-- Start SUPPLIED MATERIAL --

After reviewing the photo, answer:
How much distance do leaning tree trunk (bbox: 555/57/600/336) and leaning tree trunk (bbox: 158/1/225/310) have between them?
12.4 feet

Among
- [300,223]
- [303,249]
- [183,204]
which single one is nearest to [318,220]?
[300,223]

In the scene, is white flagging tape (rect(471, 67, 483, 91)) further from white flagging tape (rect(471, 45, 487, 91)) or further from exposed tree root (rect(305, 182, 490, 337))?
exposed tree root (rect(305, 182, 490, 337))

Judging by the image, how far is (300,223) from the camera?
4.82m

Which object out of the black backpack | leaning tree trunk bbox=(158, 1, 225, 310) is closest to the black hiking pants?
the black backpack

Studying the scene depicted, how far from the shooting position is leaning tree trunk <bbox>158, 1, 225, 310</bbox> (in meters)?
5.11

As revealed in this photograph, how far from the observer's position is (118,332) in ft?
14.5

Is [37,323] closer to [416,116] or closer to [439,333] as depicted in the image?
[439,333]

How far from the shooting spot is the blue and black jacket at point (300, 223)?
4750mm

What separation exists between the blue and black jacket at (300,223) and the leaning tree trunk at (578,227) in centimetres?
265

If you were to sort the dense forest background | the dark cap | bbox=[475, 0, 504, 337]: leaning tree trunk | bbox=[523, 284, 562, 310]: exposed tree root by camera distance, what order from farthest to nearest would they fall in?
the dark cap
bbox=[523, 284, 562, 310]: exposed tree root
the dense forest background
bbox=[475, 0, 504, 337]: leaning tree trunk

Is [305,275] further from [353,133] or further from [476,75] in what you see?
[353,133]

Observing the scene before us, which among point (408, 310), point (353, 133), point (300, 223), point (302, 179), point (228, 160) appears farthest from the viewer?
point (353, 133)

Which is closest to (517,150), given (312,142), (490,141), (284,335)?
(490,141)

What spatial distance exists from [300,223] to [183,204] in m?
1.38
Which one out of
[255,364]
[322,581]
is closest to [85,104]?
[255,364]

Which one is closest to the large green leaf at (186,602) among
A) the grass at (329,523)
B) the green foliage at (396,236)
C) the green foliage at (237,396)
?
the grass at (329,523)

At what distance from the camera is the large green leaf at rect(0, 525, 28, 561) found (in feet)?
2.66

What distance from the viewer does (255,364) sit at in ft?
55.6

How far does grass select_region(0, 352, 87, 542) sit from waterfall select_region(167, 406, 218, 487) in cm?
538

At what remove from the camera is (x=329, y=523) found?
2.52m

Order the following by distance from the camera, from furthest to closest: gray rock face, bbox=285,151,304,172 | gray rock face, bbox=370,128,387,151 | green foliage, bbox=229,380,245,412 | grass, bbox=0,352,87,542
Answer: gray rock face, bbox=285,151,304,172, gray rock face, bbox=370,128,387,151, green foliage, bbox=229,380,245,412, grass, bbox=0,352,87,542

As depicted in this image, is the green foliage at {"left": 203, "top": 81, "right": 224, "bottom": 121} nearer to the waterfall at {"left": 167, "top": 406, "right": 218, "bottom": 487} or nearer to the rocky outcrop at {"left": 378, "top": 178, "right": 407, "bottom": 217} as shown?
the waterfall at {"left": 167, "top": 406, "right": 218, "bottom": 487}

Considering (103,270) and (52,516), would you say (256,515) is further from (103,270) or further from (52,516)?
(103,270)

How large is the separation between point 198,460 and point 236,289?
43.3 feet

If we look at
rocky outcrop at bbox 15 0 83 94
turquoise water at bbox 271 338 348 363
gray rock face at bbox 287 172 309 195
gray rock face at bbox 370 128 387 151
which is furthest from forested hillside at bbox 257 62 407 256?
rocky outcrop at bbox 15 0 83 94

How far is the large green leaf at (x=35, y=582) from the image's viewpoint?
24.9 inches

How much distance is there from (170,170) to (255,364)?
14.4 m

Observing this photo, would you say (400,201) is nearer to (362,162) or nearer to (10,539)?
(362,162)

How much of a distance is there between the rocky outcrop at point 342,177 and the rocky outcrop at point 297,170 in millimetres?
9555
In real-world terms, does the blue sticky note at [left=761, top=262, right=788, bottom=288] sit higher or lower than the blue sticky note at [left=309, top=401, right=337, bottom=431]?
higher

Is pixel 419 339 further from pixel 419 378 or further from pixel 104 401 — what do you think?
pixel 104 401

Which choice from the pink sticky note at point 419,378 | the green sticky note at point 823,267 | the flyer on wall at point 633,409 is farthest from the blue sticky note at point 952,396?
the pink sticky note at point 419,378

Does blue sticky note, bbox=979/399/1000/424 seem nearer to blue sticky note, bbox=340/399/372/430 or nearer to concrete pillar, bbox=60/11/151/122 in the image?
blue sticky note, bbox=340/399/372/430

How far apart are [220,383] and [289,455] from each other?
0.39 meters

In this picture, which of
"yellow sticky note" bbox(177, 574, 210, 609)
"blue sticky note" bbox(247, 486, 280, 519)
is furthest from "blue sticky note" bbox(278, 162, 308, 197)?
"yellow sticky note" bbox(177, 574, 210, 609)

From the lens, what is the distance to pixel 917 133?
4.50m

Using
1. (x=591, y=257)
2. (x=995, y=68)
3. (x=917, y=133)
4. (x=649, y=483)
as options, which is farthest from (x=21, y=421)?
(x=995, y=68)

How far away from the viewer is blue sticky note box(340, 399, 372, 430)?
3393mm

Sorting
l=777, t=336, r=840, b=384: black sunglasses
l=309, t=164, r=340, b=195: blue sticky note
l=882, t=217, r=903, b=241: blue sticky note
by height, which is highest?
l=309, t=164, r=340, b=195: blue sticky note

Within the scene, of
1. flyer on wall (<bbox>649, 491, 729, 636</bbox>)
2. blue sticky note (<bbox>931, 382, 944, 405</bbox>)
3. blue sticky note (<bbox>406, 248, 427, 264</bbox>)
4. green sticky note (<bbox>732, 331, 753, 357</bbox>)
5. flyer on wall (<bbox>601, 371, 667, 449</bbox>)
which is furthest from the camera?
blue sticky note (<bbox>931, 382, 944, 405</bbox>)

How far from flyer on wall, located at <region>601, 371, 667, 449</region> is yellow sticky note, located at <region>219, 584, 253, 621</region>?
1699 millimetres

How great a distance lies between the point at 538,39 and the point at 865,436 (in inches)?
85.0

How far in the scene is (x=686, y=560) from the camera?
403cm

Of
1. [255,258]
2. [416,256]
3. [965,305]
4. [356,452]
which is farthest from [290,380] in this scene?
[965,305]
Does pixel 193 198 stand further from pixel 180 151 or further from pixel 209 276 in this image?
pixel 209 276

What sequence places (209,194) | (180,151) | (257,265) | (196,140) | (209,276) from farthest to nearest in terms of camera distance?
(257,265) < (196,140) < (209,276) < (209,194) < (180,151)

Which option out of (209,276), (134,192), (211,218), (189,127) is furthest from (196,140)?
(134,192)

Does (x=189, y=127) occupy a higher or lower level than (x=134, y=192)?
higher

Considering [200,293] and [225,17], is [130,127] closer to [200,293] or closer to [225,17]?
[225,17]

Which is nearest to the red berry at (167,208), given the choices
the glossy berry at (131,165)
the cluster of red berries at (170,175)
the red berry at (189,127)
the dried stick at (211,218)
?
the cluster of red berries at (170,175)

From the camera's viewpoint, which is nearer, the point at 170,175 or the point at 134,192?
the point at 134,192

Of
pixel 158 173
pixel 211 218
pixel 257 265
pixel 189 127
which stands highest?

-- End SUPPLIED MATERIAL --

◆ **EXERCISE DESCRIPTION**: Return every line exactly.

◆ **THE ANSWER**:
After reviewing the photo, answer:
How much distance do leaning tree trunk (bbox: 555/57/600/336) and leaning tree trunk (bbox: 158/1/225/310) have between them?
12.4 feet

Among
- [300,223]
- [303,249]
- [183,204]
which single one is nearest to [318,220]?
[300,223]

In the scene, is white flagging tape (rect(471, 67, 483, 91)) further from white flagging tape (rect(471, 45, 487, 91)) or further from exposed tree root (rect(305, 182, 490, 337))?
exposed tree root (rect(305, 182, 490, 337))

Judging by the image, how far is (300,223) from the camera?
4.82m

Which object out of the black backpack | leaning tree trunk bbox=(158, 1, 225, 310) is closest to the black hiking pants?
the black backpack

Studying the scene depicted, how far from the shooting position is leaning tree trunk <bbox>158, 1, 225, 310</bbox> (in meters)?
5.11

As revealed in this photograph, how far from the observer's position is (118,332) in ft?
14.5

Is [37,323] closer to [416,116] or closer to [439,333] as depicted in the image?
[439,333]

How far from the shooting spot is the blue and black jacket at point (300, 223)?
4750mm

What separation exists between the blue and black jacket at (300,223) and the leaning tree trunk at (578,227) in centimetres?
265

If you were to sort the dense forest background | the dark cap | bbox=[475, 0, 504, 337]: leaning tree trunk | bbox=[523, 284, 562, 310]: exposed tree root by camera distance, what order from farthest to nearest would they fall in?
the dark cap
bbox=[523, 284, 562, 310]: exposed tree root
the dense forest background
bbox=[475, 0, 504, 337]: leaning tree trunk

Is [305,275] further from [353,133] or further from [476,75] in what you see?
[353,133]

Observing the scene before us, which among point (408, 310), point (353, 133), point (300, 223), point (302, 179), point (228, 160) appears farthest from the viewer?
point (353, 133)

Which is closest to (517,150), given (312,142), (490,141), (284,335)?
(490,141)

What spatial distance exists from [300,223] to [183,204] in m?
1.38
Which one out of
[255,364]
[322,581]
is closest to [85,104]?
[255,364]

Which one is closest to the large green leaf at (186,602) among
A) the grass at (329,523)
B) the green foliage at (396,236)
C) the green foliage at (237,396)
?
the grass at (329,523)

At what distance from the camera is the large green leaf at rect(0, 525, 28, 561) found (in feet)?
2.66

What distance from the viewer does (255,364) sit at in ft?
55.6

How far does grass select_region(0, 352, 87, 542) sit from waterfall select_region(167, 406, 218, 487) in cm?
538

At what remove from the camera is (x=329, y=523) found?
2.52m

Order the following by distance from the camera, from furthest to closest: gray rock face, bbox=285,151,304,172 | gray rock face, bbox=370,128,387,151 | green foliage, bbox=229,380,245,412 | grass, bbox=0,352,87,542
Answer: gray rock face, bbox=285,151,304,172, gray rock face, bbox=370,128,387,151, green foliage, bbox=229,380,245,412, grass, bbox=0,352,87,542

As depicted in this image, is the green foliage at {"left": 203, "top": 81, "right": 224, "bottom": 121} nearer to the waterfall at {"left": 167, "top": 406, "right": 218, "bottom": 487} or nearer to the rocky outcrop at {"left": 378, "top": 178, "right": 407, "bottom": 217} as shown?
the waterfall at {"left": 167, "top": 406, "right": 218, "bottom": 487}

Considering (103,270) and (52,516), would you say (256,515) is further from (103,270) or further from (52,516)?
(103,270)

How large is the separation between point 198,460 and point 236,289?
43.3 feet

If we look at
rocky outcrop at bbox 15 0 83 94
turquoise water at bbox 271 338 348 363
gray rock face at bbox 287 172 309 195
gray rock face at bbox 370 128 387 151
which is furthest from forested hillside at bbox 257 62 407 256?
rocky outcrop at bbox 15 0 83 94

How far is the large green leaf at (x=35, y=582) from the image's viewpoint?
24.9 inches

How much distance is there from (170,170) to (255,364)?
14.4 m

Observing this photo, would you say (400,201) is nearer to (362,162) or nearer to (10,539)?
(362,162)

How much of a distance is there between the rocky outcrop at point 342,177 and the rocky outcrop at point 297,170 in millimetres?
9555
In real-world terms, does the blue sticky note at [left=761, top=262, right=788, bottom=288] sit higher or lower than the blue sticky note at [left=309, top=401, right=337, bottom=431]?
higher

Is pixel 419 339 further from pixel 419 378 or further from pixel 104 401 — what do you think?
pixel 104 401

Which choice from the pink sticky note at point 419,378 | the green sticky note at point 823,267 | the flyer on wall at point 633,409 is farthest from the blue sticky note at point 952,396?
the pink sticky note at point 419,378

Does blue sticky note, bbox=979/399/1000/424 seem nearer to blue sticky note, bbox=340/399/372/430 or nearer to concrete pillar, bbox=60/11/151/122 in the image?
blue sticky note, bbox=340/399/372/430

How far apart are [220,383] and [289,455] from each other?
0.39 meters

In this picture, which of
"yellow sticky note" bbox(177, 574, 210, 609)
"blue sticky note" bbox(247, 486, 280, 519)
is furthest from "blue sticky note" bbox(278, 162, 308, 197)?
"yellow sticky note" bbox(177, 574, 210, 609)

From the lens, what is the distance to pixel 917 133?
4.50m

Using
1. (x=591, y=257)
2. (x=995, y=68)
3. (x=917, y=133)
4. (x=649, y=483)
as options, which is farthest from (x=21, y=421)?
(x=995, y=68)

How far away from the viewer is blue sticky note box(340, 399, 372, 430)?
3393mm

Sorting
l=777, t=336, r=840, b=384: black sunglasses
l=309, t=164, r=340, b=195: blue sticky note
l=882, t=217, r=903, b=241: blue sticky note
by height, which is highest?
l=309, t=164, r=340, b=195: blue sticky note

Within the scene, of
1. flyer on wall (<bbox>649, 491, 729, 636</bbox>)
2. blue sticky note (<bbox>931, 382, 944, 405</bbox>)
3. blue sticky note (<bbox>406, 248, 427, 264</bbox>)
4. green sticky note (<bbox>732, 331, 753, 357</bbox>)
5. flyer on wall (<bbox>601, 371, 667, 449</bbox>)
which is furthest from the camera?
blue sticky note (<bbox>931, 382, 944, 405</bbox>)

How far from flyer on wall, located at <region>601, 371, 667, 449</region> is yellow sticky note, located at <region>219, 584, 253, 621</region>?
1699 millimetres

How great a distance lies between the point at 538,39 and the point at 865,436 (in inches)?
85.0

How far in the scene is (x=686, y=560) from the camera?
403cm

Of
1. [255,258]
2. [416,256]
3. [965,305]
4. [356,452]
which is farthest from [290,380] in this scene?
[965,305]
Does pixel 193 198 stand further from pixel 180 151 or further from pixel 209 276 in this image?
pixel 209 276

What sequence places (209,194) | (180,151) | (257,265) | (196,140) | (209,276) from farthest to nearest in terms of camera distance?
(257,265) < (196,140) < (209,276) < (209,194) < (180,151)

Which option out of (209,276), (134,192), (211,218), (189,127) is furthest from (196,140)?
(134,192)

Does (x=189, y=127) occupy a higher or lower level than (x=134, y=192)?
higher

Considering [200,293] and [225,17], is [130,127] closer to [200,293] or closer to [225,17]?
[225,17]

Which is nearest to the red berry at (167,208), given the choices
the glossy berry at (131,165)
the cluster of red berries at (170,175)
the red berry at (189,127)
the dried stick at (211,218)
?
the cluster of red berries at (170,175)

From the camera's viewpoint, which is nearer, the point at 170,175 or the point at 134,192?
the point at 134,192

Of
pixel 158 173
pixel 211 218
pixel 257 265
pixel 189 127
which stands highest?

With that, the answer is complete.